- The breech of a Haubitze M1 being lifted into position to be mated to the barrel
- Type: Super-heavy siege howitzer
- Place of origin: Germany

Service history
- In service: 1939–45
- Used by: Nazi Germany
- Wars: World War II

Production history
- Designer: Rheinmetall
- Designed: 1936–39
- Manufacturer: Rheinmetall
- Produced: 1939–44
- No. built: 8

Specifications
- Mass: 75 tonnes (74 long tons; 83 short tons)
- Barrel length: 8.05 metres (317 in)
- Shell: separate-loading, cased charge
- Shell weight: 575 kilograms (1,268 lb)
- Caliber: 356 millimetres (14.0 in)
- Breech: horizontal sliding-block
- Recoil: Hydro-pneumatic
- Carriage: box
- Elevation: +45° to 75° (firing)
- Traverse: 6° (on carriage) 360° (on platform)
- Rate of fire: 1 round per 4 minutes
- Muzzle velocity: 570 metres per second (1,900 ft/s)
- Maximum firing range: 20,850 metres (22,800 yd)
- Filling: TNT and wax
- Filling weight: 7.94 kilograms (17.5 lb)

= 35.5 cm Haubitze M1 =

The 35.5 cm Haubitze M1 was a German siege howitzer. It was developed by Rheinmetall before World War II to meet the German Army's request for a super-heavy howitzer. Eight were produced between 1939 and 1944. It saw service in the Battle of France and spent the rest of the war on the Eastern Front, saw action in Operation Barbarossa, the siege of Sevastopol, the siege of Leningrad and helped to put down the Warsaw Uprising in 1944.

==Description==
The Haubitze M1 was best described as an enlarged 24 cm Kanone 3. It used many of the same design principles as the smaller weapon including the dual-recoil system and a two-part carriage capable of all-around traverse when mounted on its firing platform. It also disassembled into six loads for transport. The loads were cradle, barrel, top carriage, bottom carriage, front platform and turntable and the rear platform. Each piece on its trailer was towed by a 18 t Sd.Kfz. 9 half-track. A seventh half-track towed the gantry crane required to assemble the weapon. The gantry crane (powered by a generator on its towing vehicle) would be erected at the new firing position and would take about two hours to assemble the entire weapon.
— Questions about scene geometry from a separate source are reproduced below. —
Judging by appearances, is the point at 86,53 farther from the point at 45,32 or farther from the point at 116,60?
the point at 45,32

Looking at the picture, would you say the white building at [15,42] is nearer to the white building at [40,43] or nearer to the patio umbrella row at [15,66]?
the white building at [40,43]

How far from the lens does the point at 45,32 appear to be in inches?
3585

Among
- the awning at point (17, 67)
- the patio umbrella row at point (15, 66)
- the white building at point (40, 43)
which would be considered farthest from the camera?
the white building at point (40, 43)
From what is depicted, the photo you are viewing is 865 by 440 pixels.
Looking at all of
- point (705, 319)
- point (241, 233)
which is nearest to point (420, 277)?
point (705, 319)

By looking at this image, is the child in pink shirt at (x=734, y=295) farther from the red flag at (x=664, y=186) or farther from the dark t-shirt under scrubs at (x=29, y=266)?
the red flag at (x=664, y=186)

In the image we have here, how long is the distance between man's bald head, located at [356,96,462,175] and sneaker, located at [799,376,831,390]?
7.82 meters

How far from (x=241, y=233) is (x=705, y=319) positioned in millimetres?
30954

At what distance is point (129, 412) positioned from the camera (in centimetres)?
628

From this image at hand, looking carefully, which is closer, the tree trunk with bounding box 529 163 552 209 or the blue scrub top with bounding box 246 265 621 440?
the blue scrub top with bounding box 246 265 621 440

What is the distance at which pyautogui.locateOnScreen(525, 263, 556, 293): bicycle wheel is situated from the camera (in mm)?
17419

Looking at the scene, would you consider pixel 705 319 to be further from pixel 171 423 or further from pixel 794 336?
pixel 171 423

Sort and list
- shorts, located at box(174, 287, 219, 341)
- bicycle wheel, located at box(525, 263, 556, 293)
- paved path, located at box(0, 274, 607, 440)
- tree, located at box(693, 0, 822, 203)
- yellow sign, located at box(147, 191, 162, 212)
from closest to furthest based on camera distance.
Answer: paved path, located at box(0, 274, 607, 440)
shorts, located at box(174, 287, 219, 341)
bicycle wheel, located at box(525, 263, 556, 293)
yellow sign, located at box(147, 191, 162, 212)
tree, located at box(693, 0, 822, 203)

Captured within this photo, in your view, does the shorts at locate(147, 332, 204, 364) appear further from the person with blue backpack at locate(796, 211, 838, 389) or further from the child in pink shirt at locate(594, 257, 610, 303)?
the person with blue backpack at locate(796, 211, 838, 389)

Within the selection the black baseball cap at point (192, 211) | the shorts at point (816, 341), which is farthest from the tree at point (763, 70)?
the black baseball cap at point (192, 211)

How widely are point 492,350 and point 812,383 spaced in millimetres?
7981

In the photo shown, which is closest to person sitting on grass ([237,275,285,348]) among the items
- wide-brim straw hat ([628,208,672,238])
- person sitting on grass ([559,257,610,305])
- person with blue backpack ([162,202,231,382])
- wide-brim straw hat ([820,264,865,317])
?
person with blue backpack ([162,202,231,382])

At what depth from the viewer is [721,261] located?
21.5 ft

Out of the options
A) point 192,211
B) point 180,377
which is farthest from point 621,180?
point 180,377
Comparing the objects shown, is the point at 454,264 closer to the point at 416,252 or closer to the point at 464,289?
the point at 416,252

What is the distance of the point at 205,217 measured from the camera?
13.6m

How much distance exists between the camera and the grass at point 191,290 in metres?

The howitzer's dual recoil system meant that the barrel in its ring cradle would recoil on the carriage while the carriage would recoil, in turn, on the firing platform. The recoil for both parts was controlled by hydro-pneumatic cylinders. Its elevation gear and ammunition hoist were electrically powered from the generator, although both could be used manually if necessary. Only a 575 kg concrete-piercing shell (Betongranate) with a ballistic cap was ever used by this weapon. It used 234.2 kg of propellant in four increments to reach a range of 20850 m.

==Combat history==
During the Battle of France one howitzer equipped Super-Heavy Artillery Battery (schwerster Artillerie-Batterie) 810 under the command of I Corps, Army Group B. It bombarded Belgian fortifications of the PFL I Line after the fall of Fort Eben-Emael on the first day of the battle. The battery was absorbed by Heavy Artillery Battalion 641 as its first battery on 27 July 1940 and it fought with that battalion on the Eastern Front during Operation Barbarossa where it initially was assigned to the 9th Army, Army Group Center. In 1942 it participated in the assault on Sevastopol under the command of 11th Army of Army Group South. It accompanied that army north to Leningrad during the summer of 1942 so that it could participate in the siege of Leningrad. Soviet efforts to relieve the siege frustrated several German attempts to consolidate their positions there, but the battalion remained there through the beginning of 1944. It participated in the German efforts to suppress the Warsaw Uprising in August—September 1944.

Surviving records identify no more than one howitzer in service at any one time even though five were delivered in 1942 and a few others in the following years.